I've followed http://rahmonov.me/posts/zero-downtime-deployment-with-kubernetes/ blog, created two docker images with index.html returning 'Version 1 of an app' and 'Version 2 of an app'. What I want to achieve is zero downtime release. I'm using

kubectl apply -f mydeployment.yaml

with image: mynamespace/nodowntime-test:v1 inside.

to deploy v1 version to k8s and then run:

while True
    do
            printf "\n---------------------------------------------\n"
            curl "http://myhosthere"
            sleep 1s
    done

So far everything works. After short time curl returns 'Version 1 of an app'. Then I'm applying same k8s deployment file with image: mynamespace/nodowntime-test:v2. And well, it works, but there is one ( always one ) Gateway Timeout response between v1 and v2. So its not really no downtime release ; ) It is much better than without RollingUpdate but not perfect.

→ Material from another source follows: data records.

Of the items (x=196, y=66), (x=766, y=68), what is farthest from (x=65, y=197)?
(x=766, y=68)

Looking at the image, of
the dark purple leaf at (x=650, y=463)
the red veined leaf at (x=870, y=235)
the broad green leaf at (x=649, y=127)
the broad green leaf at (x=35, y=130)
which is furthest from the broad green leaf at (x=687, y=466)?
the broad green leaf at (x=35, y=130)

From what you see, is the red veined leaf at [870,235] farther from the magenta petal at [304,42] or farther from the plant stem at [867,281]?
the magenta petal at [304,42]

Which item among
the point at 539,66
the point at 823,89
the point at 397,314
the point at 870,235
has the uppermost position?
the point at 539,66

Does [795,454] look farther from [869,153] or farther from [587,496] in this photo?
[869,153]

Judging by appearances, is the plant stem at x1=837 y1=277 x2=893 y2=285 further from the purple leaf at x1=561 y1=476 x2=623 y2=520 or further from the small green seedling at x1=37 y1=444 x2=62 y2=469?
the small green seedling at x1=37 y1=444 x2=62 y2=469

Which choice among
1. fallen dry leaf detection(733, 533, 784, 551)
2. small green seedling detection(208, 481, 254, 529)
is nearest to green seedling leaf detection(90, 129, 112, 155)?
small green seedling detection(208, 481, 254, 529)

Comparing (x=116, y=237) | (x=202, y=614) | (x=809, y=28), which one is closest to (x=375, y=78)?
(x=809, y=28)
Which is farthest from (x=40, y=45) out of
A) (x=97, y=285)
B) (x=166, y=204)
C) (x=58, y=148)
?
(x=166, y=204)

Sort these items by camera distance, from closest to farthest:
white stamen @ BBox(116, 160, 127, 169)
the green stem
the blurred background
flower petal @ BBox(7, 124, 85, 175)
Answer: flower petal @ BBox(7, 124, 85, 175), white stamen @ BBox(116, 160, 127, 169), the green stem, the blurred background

I'm using RollingUpdate strategy and readinessProbe:

---                              
apiVersion: apps/v1              
kind: Deployment                 
metadata:                        
  name: nodowntime-deployment    
spec:                            
  replicas: 1                    
  strategy:                      
    type: RollingUpdate          
    rollingUpdate:               
      maxUnavailable: 0          
      maxSurge: 1                
  selector:                      
    matchLabels:                 
      app: nodowntime-test       
  template:                      
    metadata:                    
      labels:                    
        app: nodowntime-test     
    spec:                        
      containers:                
      ...                        
        readinessProbe:          
          httpGet:               
            path: /              
            port: 80             
          initialDelaySeconds: 5 
          periodSeconds: 5       
          successThreshold: 5 

Can I do it better? Is it some issue with syncing all of that with ingress controller? I know I can tweak it by using minReadySeconds so old and new pod overlaps for some time but is it the only solution?

-- freakman
kubernetes
kubernetes-ingress
traefik-ingress

1 Answer

8/9/2018

I've recreated the mentioned experiment and changed the number of requests to something close to 30 per second by starting the three simultaneous processes of the following:

While True
    do
        curl -s https://<NodeIP>:<NodePort>/ -m 0.1 --connect-timeout 0.1 | grep Version || echo "fail"
done

After editing deployment and changing image version several times, there was no packet loss at all during the transition process. I even caught a short moment of serving requests by both images at the same time.

  Version 1 of my awesome app! Money is pouring in!
  Version 1 of my awesome app! Money is pouring in!
  Version 1 of my awesome app! Money is pouring in!
  Version 2 of my awesome app! More Money is pouring in!
  Version 1 of my awesome app! Money is pouring in!
  Version 1 of my awesome app! Money is pouring in!
  Version 2 of my awesome app! More Money is pouring in!
  Version 2 of my awesome app! More Money is pouring in!
  Version 2 of my awesome app! More Money is pouring in!

Therefore, if you send the request to service directly, it will work as expected.

“Gateway Timeout” error is a reply from Traefik proxy. It opens TCP connection to backend through a set of iptables rules.
When you do the RollingUpdates, iptables rules have changed but Traefic doesn't know that, so the connection is still considered as open from Traefik point of view. And after the first unsuccessful attempt to go through nonexistent iptables rule Traefik reports "Gateway Timeout" and closes tcp connection. On the next try, it opens a new connection to the backend through the new iptables rule, and everything goes well again.

It could be fixed by enabling retries in Traefik.

# Enable retry sending request if network error
[retry]

# Number of attempts
#
# Optional
# Default: (number servers in backend) -1
#
# attempts = 3

Update:

finally we worked around it without using 'retry' feature of traefik which could potentially need idempotent processing on all services ( which is good to have anyway but we could not afford forcing all projects to do that ). What you need is kubernetes RollingUpdate strategy + ReadinessProbe configured and graceful shutdown implemented in your app.

-- VAS
Source: StackOverflow